PROBLEM
Without the pictures, set down every record below exactly as it reads.

(Saved data entries)
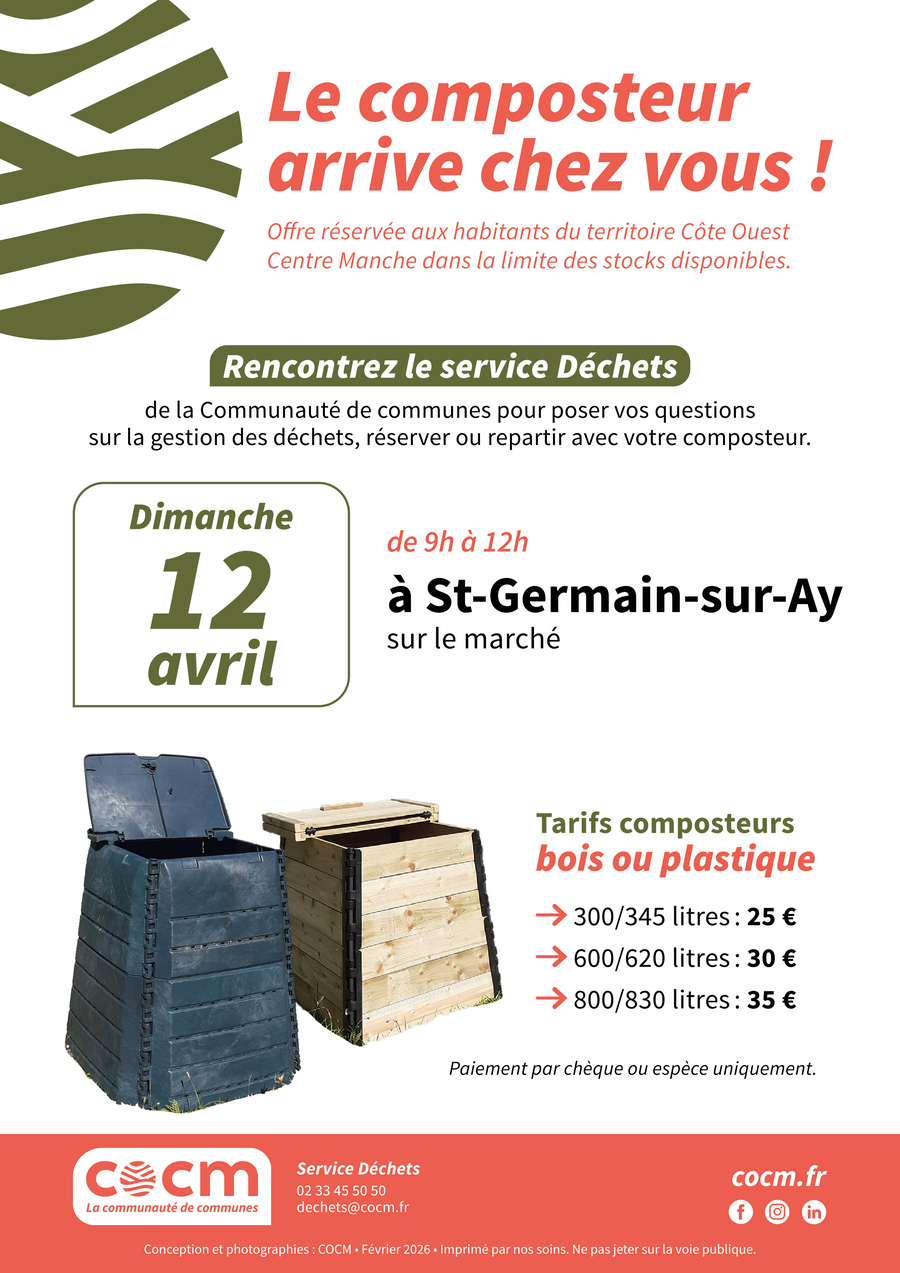 Le composteur arrive chez vous !

Offre réservée aux habitants du territoire Côte Ouest Centre Manche dans la limite des stocks disponibles.

Rencontrez le service Déchets

de la Communauté de communes pour poser vos questions sur la gestion des déchets, réserver ou repartir avec votre composteur.

Dimanche
12
avril

de 9h à 12h
à St-Germain-sur-Ay
sur le marché

Tarifs composteurs
bois ou plastique

→ 300/345 litres : 25 €
→ 600/620 litres : 30 €
→ 800/830 litres : 35 €

Paiement par chèque ou espèce uniquement.

cocm
La communauté de communes

Service Déchets
02 33 45 50 50
dechets@cocm.fr

cocm.fr

Conception et photographies : COCM • Février 2026 • Imprimé par nos soins. Ne pas jeter sur la voie publique.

ANSWER TO THE PROBLEM
 Le composteur arrive chez vous !

Offre réservée aux habitants du territoire Côte Ouest Centre Manche dans la limite des stocks disponibles.

Rencontrez le service Déchets

de la Communauté de communes pour poser vos questions sur la gestion des déchets, réserver ou repartir avec votre composteur.

Dimanche
12
avril

de 9h à 12h
à St-Germain-sur-Ay
sur le marché

Tarifs composteurs
bois ou plastique

→ 300/345 litres : 25 €
→ 600/620 litres : 30 €
→ 800/830 litres : 35 €

Paiement par chèque ou espèce uniquement.

cocm
La communauté de communes

Service Déchets
02 33 45 50 50
dechets@cocm.fr

cocm.fr

Conception et photographies : COCM • Février 2026 • Imprimé par nos soins. Ne pas jeter sur la voie publique.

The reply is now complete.